== EXERCISE DATA ==
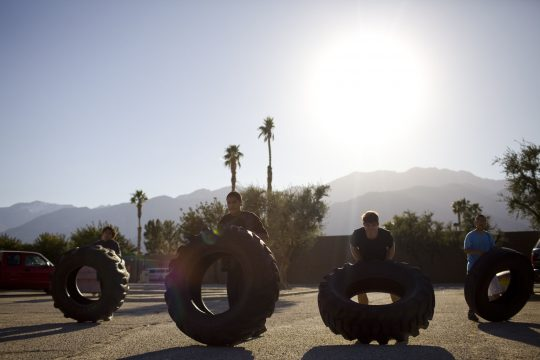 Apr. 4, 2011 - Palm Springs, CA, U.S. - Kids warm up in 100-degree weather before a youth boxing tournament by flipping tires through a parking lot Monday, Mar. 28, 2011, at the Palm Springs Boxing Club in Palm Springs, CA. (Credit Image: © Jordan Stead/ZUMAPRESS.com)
===
== EXERCISE DATA ==
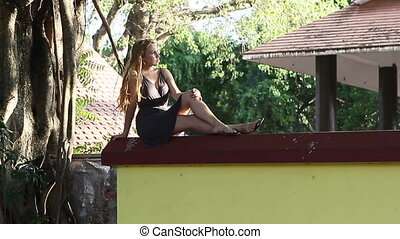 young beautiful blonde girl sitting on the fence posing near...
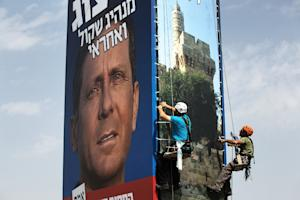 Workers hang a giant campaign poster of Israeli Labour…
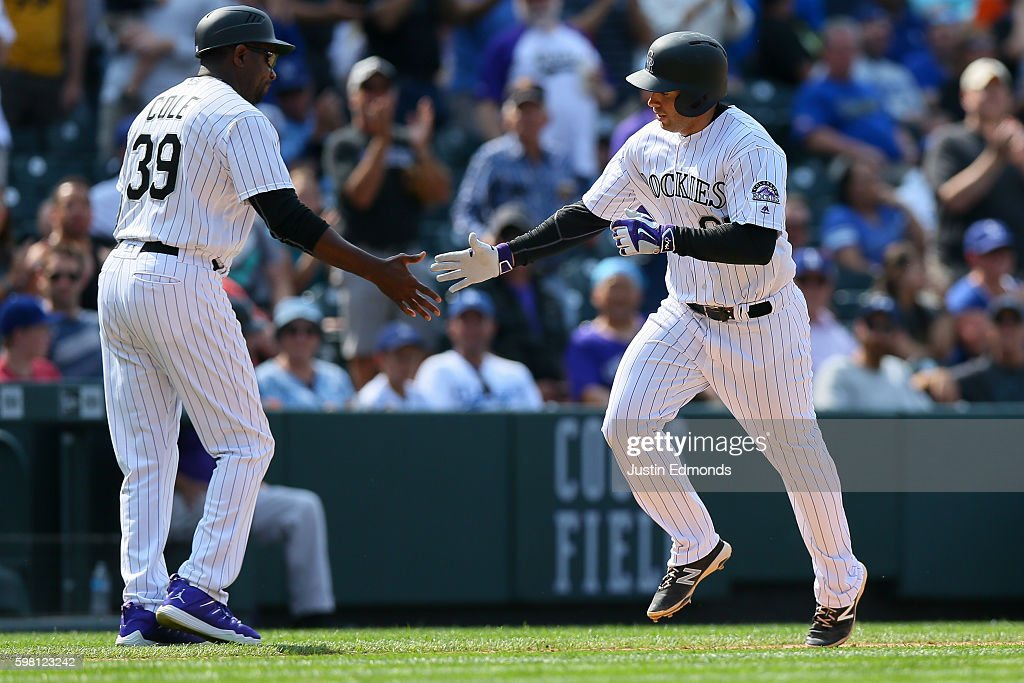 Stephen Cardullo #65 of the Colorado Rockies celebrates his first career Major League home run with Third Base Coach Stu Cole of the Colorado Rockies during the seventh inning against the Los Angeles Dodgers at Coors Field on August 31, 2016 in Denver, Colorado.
===
WHAT YOU WILL DO: Leave the pictures out, and transcribe exactly the lines above starting at the one that contains "Workers hang a" and ending at the one that contains "Stephen Cardullo #65".

SOLUTION:
 Workers hang a giant campaign poster of Israeli Labour…
 Stephen Cardullo #65 of the Colorado Rockies celebrates his first career Major League home run with Third Base Coach Stu Cole of the Colorado Rockies during the seventh inning against the Los Angeles Dodgers at Coors Field on August 31, 2016 in Denver, Colorado.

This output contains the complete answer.